▶ **Exercise details**
Pull out each line of the data that contains the word "foreground".

[start]

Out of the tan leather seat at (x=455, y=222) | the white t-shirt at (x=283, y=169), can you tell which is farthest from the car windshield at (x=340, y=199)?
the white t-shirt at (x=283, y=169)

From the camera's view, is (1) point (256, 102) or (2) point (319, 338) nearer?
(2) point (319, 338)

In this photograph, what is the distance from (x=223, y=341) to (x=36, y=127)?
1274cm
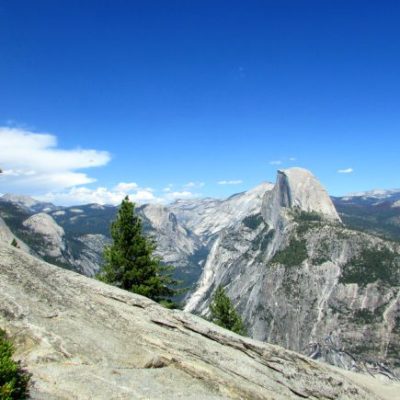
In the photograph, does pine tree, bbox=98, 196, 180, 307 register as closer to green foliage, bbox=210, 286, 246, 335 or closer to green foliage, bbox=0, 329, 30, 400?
green foliage, bbox=210, 286, 246, 335

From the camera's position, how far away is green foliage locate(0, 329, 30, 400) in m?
12.9

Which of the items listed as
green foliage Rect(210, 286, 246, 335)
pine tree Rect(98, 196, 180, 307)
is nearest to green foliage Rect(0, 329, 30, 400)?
pine tree Rect(98, 196, 180, 307)

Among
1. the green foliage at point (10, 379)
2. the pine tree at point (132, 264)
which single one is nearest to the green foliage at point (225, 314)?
the pine tree at point (132, 264)

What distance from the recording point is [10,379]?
13.7 m

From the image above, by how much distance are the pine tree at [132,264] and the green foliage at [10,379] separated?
2701 centimetres

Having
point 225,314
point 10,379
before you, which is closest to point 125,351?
point 10,379

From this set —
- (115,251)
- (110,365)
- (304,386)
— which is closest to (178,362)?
(110,365)

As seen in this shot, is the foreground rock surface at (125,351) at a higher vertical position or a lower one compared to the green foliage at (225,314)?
higher

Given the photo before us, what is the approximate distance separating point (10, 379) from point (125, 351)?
6892mm

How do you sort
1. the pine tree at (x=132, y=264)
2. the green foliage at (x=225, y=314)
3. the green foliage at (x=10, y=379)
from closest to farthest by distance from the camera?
1. the green foliage at (x=10, y=379)
2. the pine tree at (x=132, y=264)
3. the green foliage at (x=225, y=314)

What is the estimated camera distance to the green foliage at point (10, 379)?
→ 12938mm

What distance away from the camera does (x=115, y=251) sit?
44.1 meters

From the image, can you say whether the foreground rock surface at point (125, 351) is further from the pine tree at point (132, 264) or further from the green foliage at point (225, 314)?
the green foliage at point (225, 314)

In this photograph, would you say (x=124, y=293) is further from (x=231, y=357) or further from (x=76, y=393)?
(x=76, y=393)
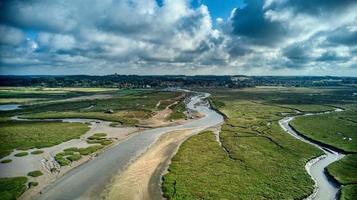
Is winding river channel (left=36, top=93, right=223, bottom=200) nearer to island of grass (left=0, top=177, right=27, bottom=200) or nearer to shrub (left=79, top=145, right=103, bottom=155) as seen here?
shrub (left=79, top=145, right=103, bottom=155)

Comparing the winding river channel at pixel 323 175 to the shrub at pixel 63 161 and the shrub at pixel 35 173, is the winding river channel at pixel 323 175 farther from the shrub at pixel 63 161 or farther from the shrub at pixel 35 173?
the shrub at pixel 35 173

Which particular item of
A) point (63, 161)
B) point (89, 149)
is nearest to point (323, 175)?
point (63, 161)

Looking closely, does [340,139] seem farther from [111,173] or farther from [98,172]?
[98,172]

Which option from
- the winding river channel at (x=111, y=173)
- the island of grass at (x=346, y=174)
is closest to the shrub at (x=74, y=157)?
the winding river channel at (x=111, y=173)

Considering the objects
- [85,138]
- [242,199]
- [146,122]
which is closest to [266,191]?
[242,199]

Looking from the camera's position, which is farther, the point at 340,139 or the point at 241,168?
the point at 340,139

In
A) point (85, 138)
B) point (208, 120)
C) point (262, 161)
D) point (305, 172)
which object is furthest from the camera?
point (208, 120)

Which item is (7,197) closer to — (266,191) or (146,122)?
(266,191)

[end]

▶ **Written answer**
As seen in this shot, is the foreground rock surface at (125,351) at a higher vertical position or a lower one compared to the green foliage at (225,314)?
From the image, can you say whether the foreground rock surface at point (125, 351) is further from the pine tree at point (132, 264) or further from the green foliage at point (225, 314)?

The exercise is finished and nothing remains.